What you should do -
Each record below is to be reproduced without any change.

Entries on spatial positioning:
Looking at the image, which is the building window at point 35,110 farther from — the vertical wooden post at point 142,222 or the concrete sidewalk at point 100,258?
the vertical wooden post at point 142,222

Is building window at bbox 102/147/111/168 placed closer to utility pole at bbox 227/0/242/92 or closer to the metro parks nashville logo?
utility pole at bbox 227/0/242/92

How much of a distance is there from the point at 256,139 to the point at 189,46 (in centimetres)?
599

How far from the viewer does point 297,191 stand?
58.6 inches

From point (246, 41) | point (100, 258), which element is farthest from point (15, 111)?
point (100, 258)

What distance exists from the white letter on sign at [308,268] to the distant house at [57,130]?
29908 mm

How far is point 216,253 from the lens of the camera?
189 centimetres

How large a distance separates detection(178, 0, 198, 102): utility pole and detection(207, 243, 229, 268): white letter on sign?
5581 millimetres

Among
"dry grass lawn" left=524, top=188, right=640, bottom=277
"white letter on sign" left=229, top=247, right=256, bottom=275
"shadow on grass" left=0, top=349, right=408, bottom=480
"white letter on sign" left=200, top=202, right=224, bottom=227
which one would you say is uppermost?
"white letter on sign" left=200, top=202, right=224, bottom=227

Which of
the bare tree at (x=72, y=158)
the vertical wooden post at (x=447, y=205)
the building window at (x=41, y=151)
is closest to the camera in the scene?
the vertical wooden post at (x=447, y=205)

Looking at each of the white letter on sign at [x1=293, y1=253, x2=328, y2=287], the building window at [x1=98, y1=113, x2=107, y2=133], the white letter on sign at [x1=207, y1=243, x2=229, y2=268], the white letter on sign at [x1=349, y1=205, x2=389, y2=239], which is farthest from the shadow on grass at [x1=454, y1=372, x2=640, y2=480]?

Written response -
Looking at the image, which is the building window at point 35,110 farther from — the vertical wooden post at point 142,222 or the concrete sidewalk at point 100,258?
the vertical wooden post at point 142,222

Is building window at bbox 102/147/111/168 placed closer to utility pole at bbox 227/0/242/92 or closer to the metro parks nashville logo?
utility pole at bbox 227/0/242/92

How much of a distance is there from the point at 256,139 to the point at 189,46 (in centimetres)?
599

How far from the viewer does point 297,191 stand?
58.6 inches

From point (246, 41) | point (100, 258), which element is farthest from point (15, 111)?
point (100, 258)

What distance exists from the white letter on sign at [308,268] to the distant house at [57,130]?
29908 mm

How far is point 216,253 from the lens of the camera?
189 centimetres

How large a distance separates detection(178, 0, 198, 102): utility pole and detection(207, 243, 229, 268): white letter on sign?
5581 millimetres

Among
"dry grass lawn" left=524, top=188, right=640, bottom=277
"white letter on sign" left=229, top=247, right=256, bottom=275
"shadow on grass" left=0, top=349, right=408, bottom=480
"white letter on sign" left=200, top=202, right=224, bottom=227
which one would you say is uppermost?
"white letter on sign" left=200, top=202, right=224, bottom=227

Which of
the bare tree at (x=72, y=158)
the vertical wooden post at (x=447, y=205)
the building window at (x=41, y=151)
is closest to the camera in the scene?
the vertical wooden post at (x=447, y=205)

Looking at each of the white letter on sign at [x1=293, y1=253, x2=328, y2=287], the building window at [x1=98, y1=113, x2=107, y2=133], the white letter on sign at [x1=207, y1=243, x2=229, y2=268], the white letter on sign at [x1=349, y1=205, x2=389, y2=239], which is farthest from the shadow on grass at [x1=454, y1=372, x2=640, y2=480]?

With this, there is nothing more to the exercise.